= Excerpted passage =

=====

Written by R.C. Fischer of College Football Metrics.com

 

The following story and analysis is likely the most improbable and bizarre player study I’ve done in my entire scouting career. Adding gasoline to that fire is my thesis that had this prospect had any semblance of a normal college career we might be talking about this guy as one of the five best quarterbacks eligible for the 2017 NFL Draft. As it is, he’s starting to get on the lips of NFL teams after blowing people away at his Pro Day. Whispers of ‘Kurt Warner‘ and ‘Tony Romo‘ have begun in some scouting circles.

You may have never heard of Kyle Sloter, and if you have – you very likely do not know the whole story. You’re about to find out the details behind one of the strangest college careers and enjoy a moment of redemption/glory that most of us dreamed about as kids (and maybe as adults). There are no injuries, substances, or arrests as the ‘antagonists’ in this story. It’s just… Well, you’ll see.

I had a chance to talk with the suddenly hot quarterback prospect extensively about his college career and sudden rise in draft circles. This is the true story of 2017 NFL Draft sleeper, quarterback Kyle Sloter from FCS Northern Colorado.

 

The Southern Miss years

It wasn’t supposed to be a strange story. It was pretty simple, in the beginning. In 2012, Kyle Sloter was recruited to play quarterback at D1 Southern Mississippi. The school was coming off their best season in school history…a 12–2 season in 2011, a Conference USA title, a bowl win over Nevada, a season-ending top 20 ranking – all of which launched their head coach Larry Fedora to ‘in demand’ status, and he left to take over as the head man at North Carolina.

Heading to Southern Miss was a pretty easy college choice for Georgia native Kyle Sloter. Kyle had been recruited hard by then Tulane assistant Ricky Bustle, and when Bustle wound up at Southern Miss to be the offensive coordinator – Sloter chose the Southern Miss Golden Eagles/Bustle and their new head coach Ellis Johnson over his offer from Tulane.

=====

= Given data =
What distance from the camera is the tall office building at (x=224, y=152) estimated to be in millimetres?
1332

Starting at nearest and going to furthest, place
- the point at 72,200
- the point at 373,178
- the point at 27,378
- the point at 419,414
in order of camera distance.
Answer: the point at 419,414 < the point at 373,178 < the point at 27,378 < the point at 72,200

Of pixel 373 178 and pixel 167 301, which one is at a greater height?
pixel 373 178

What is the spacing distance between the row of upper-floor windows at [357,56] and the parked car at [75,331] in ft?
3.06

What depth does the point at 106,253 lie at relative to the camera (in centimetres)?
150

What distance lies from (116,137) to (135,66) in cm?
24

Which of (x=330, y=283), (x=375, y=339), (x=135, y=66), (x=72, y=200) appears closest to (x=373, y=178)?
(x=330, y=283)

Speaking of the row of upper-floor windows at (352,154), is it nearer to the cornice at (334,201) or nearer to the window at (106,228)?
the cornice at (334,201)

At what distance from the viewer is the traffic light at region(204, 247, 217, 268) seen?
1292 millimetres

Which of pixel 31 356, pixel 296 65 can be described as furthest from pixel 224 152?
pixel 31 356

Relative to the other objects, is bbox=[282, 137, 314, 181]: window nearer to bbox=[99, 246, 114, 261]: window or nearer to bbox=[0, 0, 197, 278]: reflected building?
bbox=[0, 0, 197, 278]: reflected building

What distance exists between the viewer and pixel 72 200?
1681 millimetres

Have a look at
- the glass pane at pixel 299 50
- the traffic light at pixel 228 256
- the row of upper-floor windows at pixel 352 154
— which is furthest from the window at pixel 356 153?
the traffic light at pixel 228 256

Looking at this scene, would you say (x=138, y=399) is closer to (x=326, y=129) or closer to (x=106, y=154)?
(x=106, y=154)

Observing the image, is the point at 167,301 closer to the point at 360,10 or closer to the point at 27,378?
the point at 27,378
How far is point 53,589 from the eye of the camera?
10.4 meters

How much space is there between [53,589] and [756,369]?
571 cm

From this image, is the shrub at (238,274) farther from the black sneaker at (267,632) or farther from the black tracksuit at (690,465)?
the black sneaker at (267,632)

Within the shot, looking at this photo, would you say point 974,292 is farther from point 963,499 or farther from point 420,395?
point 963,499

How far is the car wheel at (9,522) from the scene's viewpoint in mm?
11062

=====

= Required work =
a: In the Kyle Sloter story, which school recruited Sloter to play quarterback in 2012?
b: Convert the records, from the line that contains "Within the shot, looking" through the end of the records, into a two-column CSV with the header columns text and answer. Give one row for each entry, put each field in quotes, and replace any line breaks with spaces.

= Answers for this exercise =
a: D1 Southern Mississippi (Southern Miss)

b:
text,answer
"Within the shot, looking at this photo, would you say point 974,292 is farther from point 963,499 or farther from point 420,395?","point 963,499"
"How far is the car wheel at (9,522) from the scene's viewpoint in mm?","11062"